_GIVEN TEXT_:
Model 1 uses ShiftThenScale when constructing the soft threshold. Here we use that convenient parameterization and our knowledge of reasonable paramters from analysis-01-dynamics to demonstrate that we can nearly seprate the two groups.

In [30]:
example_model = make_model_1(return_both=False)
In [31]:
print(f"Model structure: {example_model}\n\n")
Model structure: Sequential(
  (0): SoftThreshold(
    (L): ShiftThenScale(1.0)
    (S): Sigmoid()
  )
  (1): Integrate(sum_dim=(1, 2, 3))
  (2): Standardize()
)


Here are the random initiazlized values.

In [32]:
example_model.state_dict()
Out[32]:
OrderedDict([('0.L.shift', tensor(-0.6609)), ('0.L.scale', tensor(-1.2181))])

Based on our previous work, we know this model should work well. Here are some parameter values that show this is the case:

In [33]:
if MOM2_LOW:
    # Low mom 2
    model_1_defaults = {
        # Momentum less than -0.25
        '0.L.scale': torch.tensor(-100.),
        '0.L.shift': torch.tensor(-0.25),
    }
else:
    # High mom 2 OR High standard deviation of mom 2 (this works in either case)
    model_1_defaults = {
        '0.L.scale': torch.tensor(5.),
        '0.L.shift': torch.tensor(0.82),
    }
# elif VAR_TO_USE == 5:
#     # less variation in mom_2 indicative of NPC / more variation in mom_2 indicative of corn
#     # Perhaps not surprising since we saw that this was true for global mom_2 variance in the previous analysis.
#     model_1_defaults = {
#         # Log variance less than 1
#         '0.L.scale': torch.tensor(-10.0),
#         '0.L.shift': torch.tensor(1.0),
#     }
In [34]:
example_model.load_state_dict(model_1_defaults)
Out[34]:
<All keys matched successfully>
In [35]:
example_model.state_dict()
Out[35]:
OrderedDict([('0.L.shift', tensor(-0.2500)), ('0.L.scale', tensor(-100.))])

Now, let's compute the log odds values using the model with parameters chosen as above, plot them, and then compute the loss.

In [36]:
with torch.no_grad():
    example_y_hat = example_model(X_all)
In [37]:
with torch.no_grad():
    plt.scatter(example_y_hat.numpy(), y_all.numpy())
    plt.title("Ground truth vs. log odds (M1)")
    plt.xlabel("log odds")
    plt.ylabel("Plant / No plant (1 or 0)")

_COLLECTED DATA_:
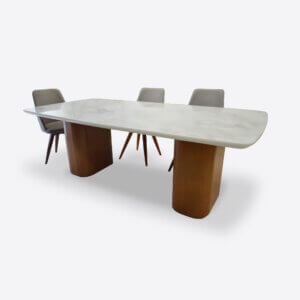 Mesa comedor con tapa en vidrio simil mármol Carrara y base en Guindo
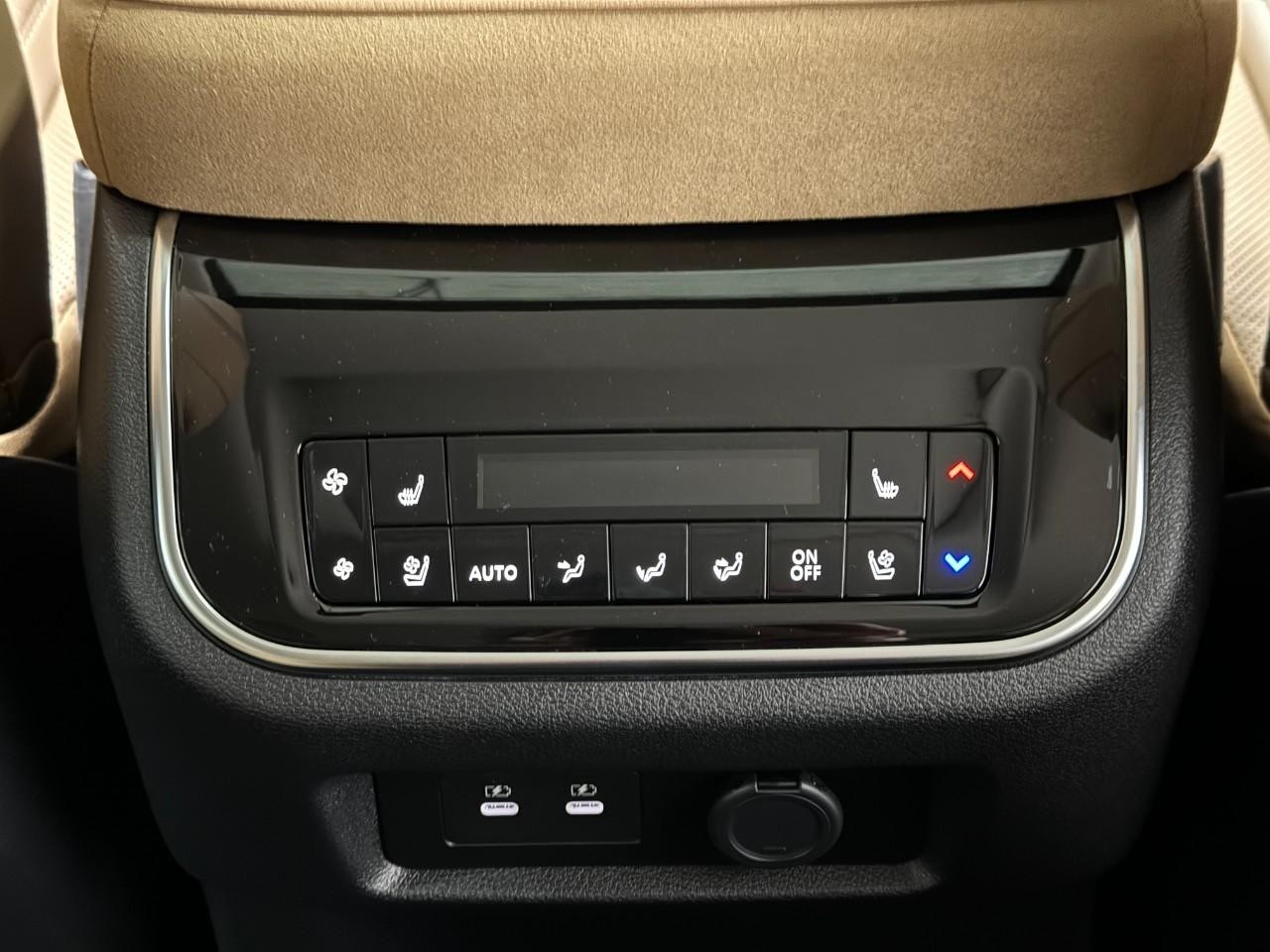 INFINITI QX80 Vehicle Full-screen Gallery Image 13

_ACTION ITEM 1_: In the last code cell of the notebook excerpt, list every plt function that is called.
_ACTION ITEM 2_: Repeat the part of the notebook excerpt starting at "Model 1 uses" and ending at "(S): Sigmoid()".
The listing plays no part in what comes next.

_ANSWER AREA 1_: scatter, title, xlabel, ylabel

_ANSWER AREA 2_:
Model 1 uses ShiftThenScale when constructing the soft threshold. Here we use that convenient parameterization and our knowledge of reasonable paramters from analysis-01-dynamics to demonstrate that we can nearly seprate the two groups.

In [30]:
example_model = make_model_1(return_both=False)
In [31]:
print(f"Model structure: {example_model}\n\n")
Model structure: Sequential(
  (0): SoftThreshold(
    (L): ShiftThenScale(1.0)
    (S): Sigmoid()